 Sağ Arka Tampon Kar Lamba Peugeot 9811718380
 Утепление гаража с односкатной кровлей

* * *

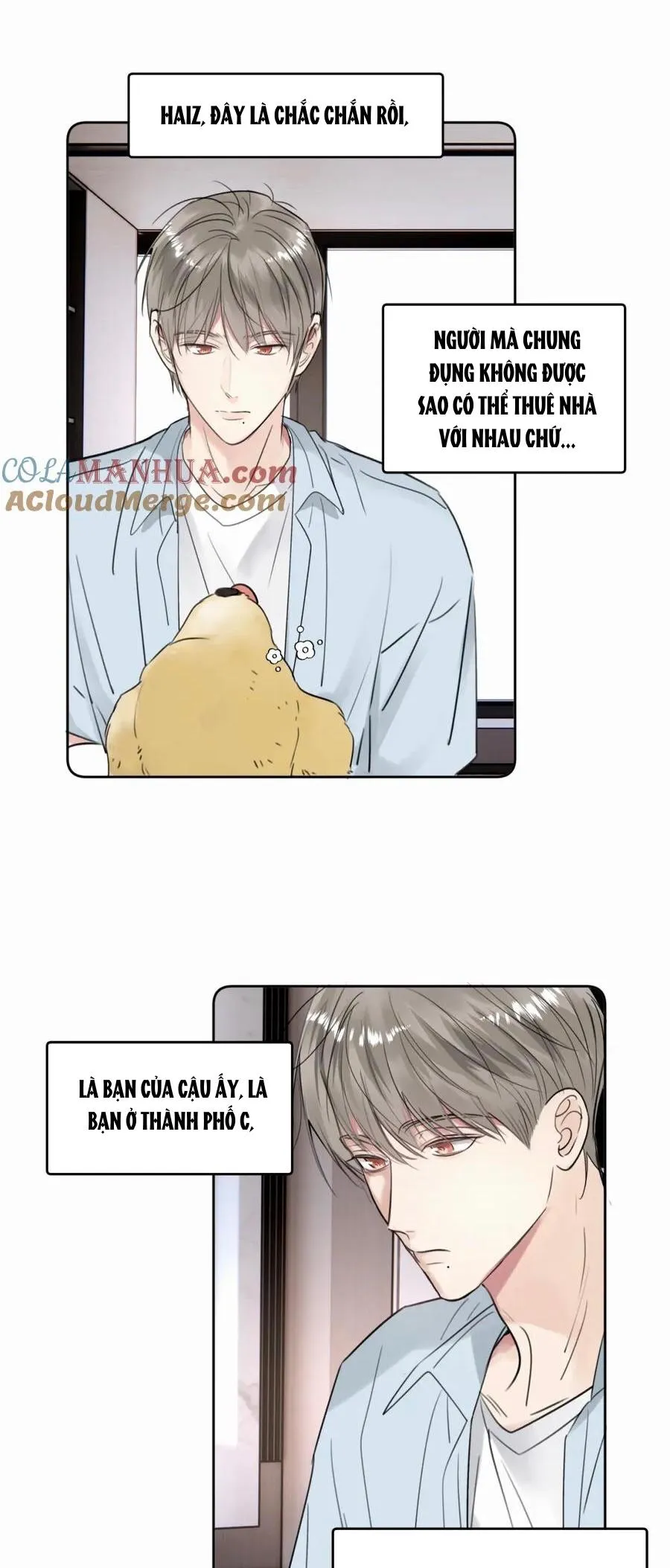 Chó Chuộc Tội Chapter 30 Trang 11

Task objective. The stretch of entries above that starts with the line containing "Sağ Arka Tampon Kar Lamba Peugeot 9811718380" and goes on through the line containing "Утепление гаража с односкатной кровлей" is to be transcribed exactly, and no other line is to be transcribed.

Response box.
 Sağ Arka Tampon Kar Lamba Peugeot 9811718380
 Утепление гаража с односкатной кровлей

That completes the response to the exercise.